The very words sound like the stuff of nightmares. But every day and across every region of the world, these unimaginable horrors are the reality for countless men, women and children.
Torture is abhorrent. It is barbaric and inhumane. It can never be justified. It is wrong, self-defeating and poisons the rule of law, replacing it with terror. No one is safe when governments allow its use.
30 years ago this year the UN Convention Against Torture came into being. The Convention was groundbreaking: it offered a set of concrete steps to make the global ban on torture a reality, by establishing a set of measures, enshrined in law and specifically designed to prevent torture, punish perpetrators and ensure justice and redress to victims.

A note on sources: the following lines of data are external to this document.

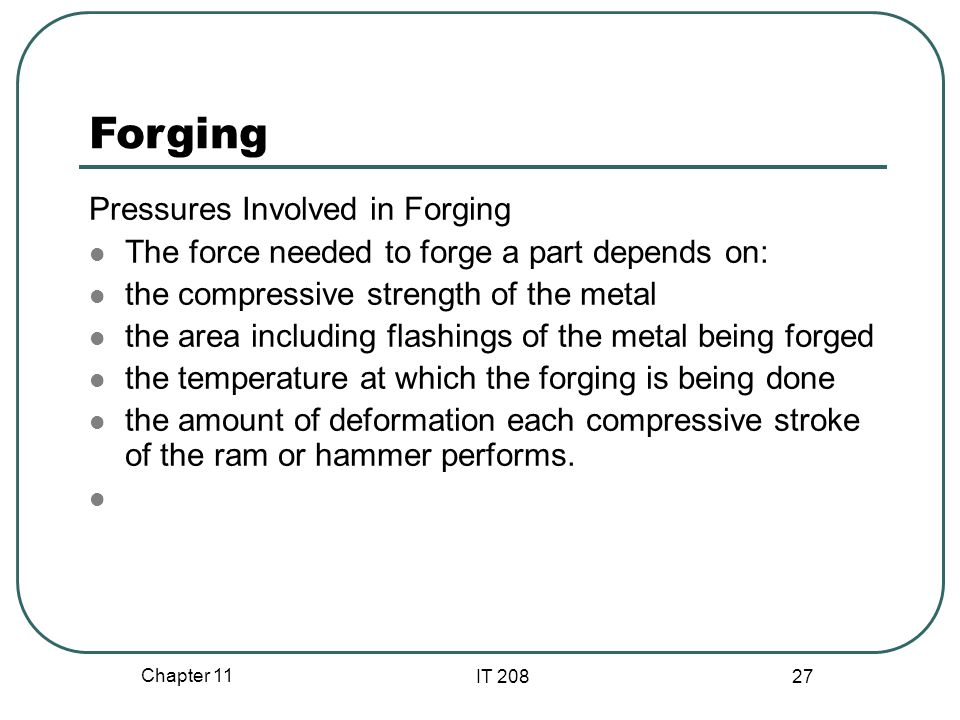 Forging Pressures Involved in Forging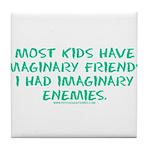 I Had Imaginary Enemies Tile Coaster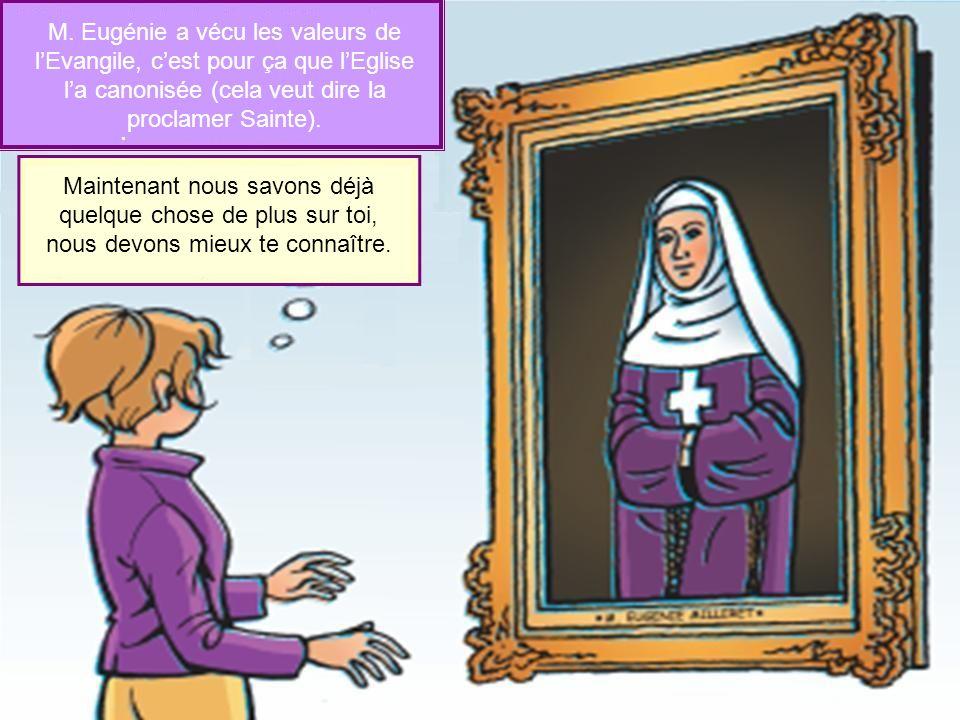 M. Eugénie a vécu les valeurs de lEvangile, cest pour ça que lEglise la canonisée (cela veut dire la proclamer Sainte). Maintenant nous savons déjà qu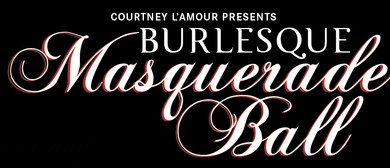 The Burlesque Masquerade Ball 2017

These measures intend not only to end torture and other ill-treatment nationally, but also to ensure that no-one is deported across borders to be tortured, and that there is no safe haven for perpetrators.
Since 1984, 155 states have ratified the UN Convention Against Torture, 142 of which are researched by Amnesty International. In 2014, Amnesty International observed at least 79 of these still torturing -- more than half the states party to the Convention that the organisation reports on. A further 40 UN Member States haven't adopted the Convention, although the global legal ban on torture binds them too.
In some of these countries torture is routine and systematic. In others, Amnesty International has only documented isolated and exceptional cases. The organization finds even one case of torture or other ill-treatment totally unacceptable.